Trecho selecionado ▸
※

Por fim, momentos de extrema relevância acontecem em espaços de discussão como os grupos de estudos dos quais faço parte, o Núcleo de Estudos de História Oral e o Grupo de Pesquisa em Gênero e História, ambos da USP. É impressionante o quanto discutir textos em grupo ilumina aspectos que não seriam absorvidos solitariamente.
Como você lida com as travas da escrita, como a procrastinação, o medo de não corresponder às expectativas e a ansiedade de trabalhar em projetos longos?
Por incrível que pareça, o que consegue me dar vontade de continuar é respeitar a trava, considerar minha humanidade e tudo o que esta condição traz de imperfeição e contradição. Procuro ler textos que nada têm a ver (aparentemente, porque acho que tudo acaba fazendo sentido em conjunto) com os assuntos que estão no radar das obrigações. Literatura é algo que dá muito certo. Mas, curiosamente, algo que acho interessante é começar novos escritos. Projetos mais ou menos mirabolantes e ambiciosos, novos por assim dizer e que trazem de alguma forma o vigor que às vezes esquecemos que temos. Mesmo que sejam poucos parágrafos ou páginas, escrever algo completamente novo sempre me faz conseguir recuperar com mais coragem e animação aquilo que está por fazer.
Quantas vezes você revisa seus textos antes de sentir que eles estão prontos? Você mostra seus trabalhos para outras pessoas antes de publicá-los?

※

Dados do exercício ▸
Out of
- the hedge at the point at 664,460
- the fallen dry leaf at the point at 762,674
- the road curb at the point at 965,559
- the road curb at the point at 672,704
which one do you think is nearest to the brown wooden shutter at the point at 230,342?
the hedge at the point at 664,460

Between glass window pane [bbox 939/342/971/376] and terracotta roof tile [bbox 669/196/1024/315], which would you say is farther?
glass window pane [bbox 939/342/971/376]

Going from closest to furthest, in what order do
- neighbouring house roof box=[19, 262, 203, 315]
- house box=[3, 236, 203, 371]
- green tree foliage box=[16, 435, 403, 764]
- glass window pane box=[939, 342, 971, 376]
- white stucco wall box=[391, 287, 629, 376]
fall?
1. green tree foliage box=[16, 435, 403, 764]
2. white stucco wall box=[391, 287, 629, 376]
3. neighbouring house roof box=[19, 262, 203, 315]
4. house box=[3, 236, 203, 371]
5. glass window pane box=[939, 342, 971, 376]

※

Exercício proposto 1 ▸ Copie do trecho sobre escrita a parte que começa em "Por incrível que" e vai até "está por fazer.", sem alterar nada.
Exercício proposto 2 ▸ Reescreva todas as entradas trocando "road curb" por "sidewalk edge" e deixando todo o resto igual.

Resposta esperada 1 ▸
Por incrível que pareça, o que consegue me dar vontade de continuar é respeitar a trava, considerar minha humanidade e tudo o que esta condição traz de imperfeição e contradição. Procuro ler textos que nada têm a ver (aparentemente, porque acho que tudo acaba fazendo sentido em conjunto) com os assuntos que estão no radar das obrigações. Literatura é algo que dá muito certo. Mas, curiosamente, algo que acho interessante é começar novos escritos. Projetos mais ou menos mirabolantes e ambiciosos, novos por assim dizer e que trazem de alguma forma o vigor que às vezes esquecemos que temos. Mesmo que sejam poucos parágrafos ou páginas, escrever algo completamente novo sempre me faz conseguir recuperar com mais coragem e animação aquilo que está por fazer.

Resposta esperada 2 ▸
Out of
- the hedge at the point at 664,460
- the fallen dry leaf at the point at 762,674
- the sidewalk edge at the point at 965,559
- the sidewalk edge at the point at 672,704
which one do you think is nearest to the brown wooden shutter at the point at 230,342?
the hedge at the point at 664,460

Between glass window pane [bbox 939/342/971/376] and terracotta roof tile [bbox 669/196/1024/315], which would you say is farther?
glass window pane [bbox 939/342/971/376]

Going from closest to furthest, in what order do
- neighbouring house roof box=[19, 262, 203, 315]
- house box=[3, 236, 203, 371]
- green tree foliage box=[16, 435, 403, 764]
- glass window pane box=[939, 342, 971, 376]
- white stucco wall box=[391, 287, 629, 376]
fall?
1. green tree foliage box=[16, 435, 403, 764]
2. white stucco wall box=[391, 287, 629, 376]
3. neighbouring house roof box=[19, 262, 203, 315]
4. house box=[3, 236, 203, 371]
5. glass window pane box=[939, 342, 971, 376]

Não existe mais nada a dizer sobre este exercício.